Requests:
A) Rename "ocean water" to "seawater" in the records, from the line with "In the frame" through the last line of the records, and give back only those lines with nothing else changed.
B) Carry on the passage about environmental liability for property owners from the point where it stops.

Provided text:
· · · ·
Recently, President Bush and the Environmental Protection Agency (EPA) seemingly put to rest the tremendous concerns of the lending and real estate communities, when it eased the liability of banks for pollution caused by businesses to which they loaned money. The April ruling finally accomplished what Congress had been attempting, but failed to do for the past two years through bills in both the Senate and the House of Representatives.

Commercial property owners have also seen hints at similar forms of relief on the regional level. For example, there have been major efforts during the past six months to revamp New Jersey's Environmental Cleanup Responsibility Act (ECRA), which has been viewed as a major stumbling block to urban investment. The state's Senate Environment Committee has held several hearings during the first half of this year on exactly this topic, and Governor Jim Florio has announced his intentions to enact major changes.

This is indeed good news to an industry that has been suffering through a sluggish economy, as well as through the inequities of many regulatory acts. However, property owners should not be too quick to view such government moves as an easing of environmental liability under state or federal statutes.

Despite the flurry of regulatory activity that may, at first glance, appear to the contrary, environmental compliance stipulations are not losing their teeth or importance. If the real estate community has learned anything during the course of the past 12 years, since the introduction of the Comprehensive Environmental Response Compensation and Liability Act (CERCLA), it has come to understand that pollution liability and environmental responsibility are now facts of life.
· · · ·
Dataset rows:
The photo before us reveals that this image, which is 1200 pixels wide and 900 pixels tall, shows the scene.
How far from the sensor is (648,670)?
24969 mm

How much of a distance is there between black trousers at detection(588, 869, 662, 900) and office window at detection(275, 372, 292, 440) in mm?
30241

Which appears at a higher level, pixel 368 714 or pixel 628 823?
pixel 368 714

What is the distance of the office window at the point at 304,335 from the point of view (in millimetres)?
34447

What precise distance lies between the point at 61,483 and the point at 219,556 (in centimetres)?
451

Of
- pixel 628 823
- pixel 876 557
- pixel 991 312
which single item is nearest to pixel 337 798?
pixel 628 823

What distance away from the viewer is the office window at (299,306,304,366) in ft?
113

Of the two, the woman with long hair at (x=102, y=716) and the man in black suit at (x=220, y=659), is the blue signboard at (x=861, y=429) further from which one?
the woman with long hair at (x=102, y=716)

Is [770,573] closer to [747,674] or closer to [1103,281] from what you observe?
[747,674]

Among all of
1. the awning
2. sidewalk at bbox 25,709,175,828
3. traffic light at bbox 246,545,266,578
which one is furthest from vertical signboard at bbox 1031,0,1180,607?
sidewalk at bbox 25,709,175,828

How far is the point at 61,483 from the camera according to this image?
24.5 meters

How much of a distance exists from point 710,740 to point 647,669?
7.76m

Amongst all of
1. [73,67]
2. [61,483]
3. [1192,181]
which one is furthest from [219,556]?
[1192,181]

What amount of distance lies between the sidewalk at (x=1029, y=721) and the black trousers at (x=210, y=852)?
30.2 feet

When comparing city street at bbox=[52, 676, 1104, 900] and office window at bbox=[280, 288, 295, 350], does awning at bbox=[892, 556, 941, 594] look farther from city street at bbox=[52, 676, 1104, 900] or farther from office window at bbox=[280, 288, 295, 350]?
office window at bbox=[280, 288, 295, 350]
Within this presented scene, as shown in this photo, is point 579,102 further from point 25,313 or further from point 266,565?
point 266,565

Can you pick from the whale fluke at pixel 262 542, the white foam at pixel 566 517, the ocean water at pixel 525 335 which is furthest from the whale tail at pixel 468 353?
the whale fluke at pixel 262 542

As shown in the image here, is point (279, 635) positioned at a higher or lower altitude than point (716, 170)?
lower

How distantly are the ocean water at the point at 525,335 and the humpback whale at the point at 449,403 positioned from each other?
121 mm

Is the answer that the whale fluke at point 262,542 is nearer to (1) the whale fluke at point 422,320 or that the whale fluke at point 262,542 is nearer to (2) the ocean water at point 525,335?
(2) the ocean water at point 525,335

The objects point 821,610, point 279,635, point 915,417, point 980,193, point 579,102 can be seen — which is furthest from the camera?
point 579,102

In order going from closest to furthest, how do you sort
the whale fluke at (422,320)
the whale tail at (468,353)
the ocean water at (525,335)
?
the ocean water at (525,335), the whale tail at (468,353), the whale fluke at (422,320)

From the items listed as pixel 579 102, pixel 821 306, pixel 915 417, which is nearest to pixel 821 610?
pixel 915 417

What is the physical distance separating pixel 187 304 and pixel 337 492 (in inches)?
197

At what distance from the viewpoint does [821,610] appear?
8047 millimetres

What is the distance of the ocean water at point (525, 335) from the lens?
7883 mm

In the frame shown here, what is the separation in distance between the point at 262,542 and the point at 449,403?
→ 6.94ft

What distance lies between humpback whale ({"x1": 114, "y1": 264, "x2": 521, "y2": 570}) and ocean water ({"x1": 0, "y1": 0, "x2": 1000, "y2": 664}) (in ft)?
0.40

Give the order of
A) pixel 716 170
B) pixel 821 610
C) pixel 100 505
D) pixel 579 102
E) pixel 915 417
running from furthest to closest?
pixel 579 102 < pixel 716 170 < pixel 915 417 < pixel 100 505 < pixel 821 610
· · · ·
Responses per task:
A)
In the frame shown here, what is the separation in distance between the point at 262,542 and the point at 449,403?
→ 6.94ft

What distance lies between humpback whale ({"x1": 114, "y1": 264, "x2": 521, "y2": 570}) and seawater ({"x1": 0, "y1": 0, "x2": 1000, "y2": 664}) (in ft)?
0.40

Give the order of
A) pixel 716 170
B) pixel 821 610
C) pixel 100 505
D) pixel 579 102
E) pixel 915 417
running from furthest to closest?
pixel 579 102 < pixel 716 170 < pixel 915 417 < pixel 100 505 < pixel 821 610

B)
With regard to the recent lender ruling, it is important to understand that this act is only an attempt to correct inequities under existing regulations and is not a broad stroke undercutting environmental legislation. The EPA has simply restored exemptions for lenders that were previously determined to be ambiguous under CERCLA, and which were challenged in such cases as U.S. vs. Fleet Factor Corporation.

This move also provides protection for banks who acquired polluted properties because the original owners went bankrupt or defaulted on loans. It protects them from being held jointly liable for pollution cleanups, when they had no management in the operation of the business involved, aside from a financial investment. It does not reduce the liability for the remainder of the real estate community, nor does it mean that financial institutions will now begin to ease their own due diligence criteria when underwriting loans to developers or property owners.

Area property owners still face broad liabilities under CERCLA, also known as Superfund. If anything, the EPA's lender action may broaden the liability faced by the remainder of the real estate community the place further pressure on property owners to tighten due diligence programs with regard to the environment. Since regulators are going to continue to focus on offsetting the costs of cleanup from the taxpayer, they will continue to seek out those with the deep pockets and the ability to pay. With financial institutions no longer the primary focus, these efforts will now concentrate on others.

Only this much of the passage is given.